I have to stand. I have to move. I jiggle my legs and arms wildly, hoping to shake the memories free. I need to get rid of this brain, rid of myself. That I have forgotten something so huge, so devastating, seems like a crime in itself. I rise and stagger away from Bill, half-blind.
“Eliza?” I hear Bill calling out. “Eliza, what are you—”
And then I see it: a rippling, blue, welcome respite. I tumble toward it, arms wheeling around, and then I leap. The space between ground and water is lovely. I wish I could open my arms and fly.

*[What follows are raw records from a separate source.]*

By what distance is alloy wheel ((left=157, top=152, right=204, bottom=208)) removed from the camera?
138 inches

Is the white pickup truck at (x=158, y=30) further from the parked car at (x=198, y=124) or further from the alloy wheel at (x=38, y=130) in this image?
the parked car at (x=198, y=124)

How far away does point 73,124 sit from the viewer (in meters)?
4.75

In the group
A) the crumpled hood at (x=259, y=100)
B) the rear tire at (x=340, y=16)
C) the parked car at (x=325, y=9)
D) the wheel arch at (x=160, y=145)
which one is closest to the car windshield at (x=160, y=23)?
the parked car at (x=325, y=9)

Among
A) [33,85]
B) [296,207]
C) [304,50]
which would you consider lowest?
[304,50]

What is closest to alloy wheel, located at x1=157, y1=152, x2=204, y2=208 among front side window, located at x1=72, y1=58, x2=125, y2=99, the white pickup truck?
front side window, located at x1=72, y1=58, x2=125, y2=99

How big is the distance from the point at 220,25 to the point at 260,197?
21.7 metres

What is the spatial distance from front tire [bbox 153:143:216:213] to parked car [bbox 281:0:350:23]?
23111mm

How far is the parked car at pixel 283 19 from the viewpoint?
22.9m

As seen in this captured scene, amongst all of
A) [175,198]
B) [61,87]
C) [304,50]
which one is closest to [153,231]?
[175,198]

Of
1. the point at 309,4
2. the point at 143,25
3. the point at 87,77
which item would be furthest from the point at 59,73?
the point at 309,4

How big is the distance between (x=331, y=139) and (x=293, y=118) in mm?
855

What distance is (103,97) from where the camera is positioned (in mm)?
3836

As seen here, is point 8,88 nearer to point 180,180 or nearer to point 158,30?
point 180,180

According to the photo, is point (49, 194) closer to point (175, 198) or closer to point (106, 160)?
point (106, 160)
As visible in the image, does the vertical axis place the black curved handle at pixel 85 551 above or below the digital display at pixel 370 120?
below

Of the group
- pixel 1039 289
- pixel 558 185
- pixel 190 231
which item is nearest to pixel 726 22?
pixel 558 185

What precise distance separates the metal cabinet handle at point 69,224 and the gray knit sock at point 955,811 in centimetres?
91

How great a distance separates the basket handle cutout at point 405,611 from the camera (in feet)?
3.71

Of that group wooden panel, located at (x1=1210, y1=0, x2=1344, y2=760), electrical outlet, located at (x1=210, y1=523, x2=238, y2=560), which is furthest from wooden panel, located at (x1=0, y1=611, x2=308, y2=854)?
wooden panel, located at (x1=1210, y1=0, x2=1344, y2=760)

As soon as I hit the water, the pain inside me begins to dull. The voices stop, the memories subside. I open my eyes and enjoy the blue bubbles. I give in to sinking. My lungs start to give out, but something inside me tells me that I just need to wait. It will feel bad, but then it will get better.
And then the pain will be gone.
From The Dots
That same evening, Dot felt drunk as soon as she opened her eyes. The room wobbled vertiginously, and her stomach burned with acid. She was in her old bedroom at her parents’ house. She couldn’t quite remember how she’d gotten here.
Something was happening outside the house. She pushed back the curtain on her window. A police car rolled into the driveway.
She cracked open the bedroom door and listened as an officer stepped into the foyer and talked to her mother. The cop said Dorothy’s name. Dot’s throat tightened, everything she’d done tumbling back to her. This was it. She had to confess.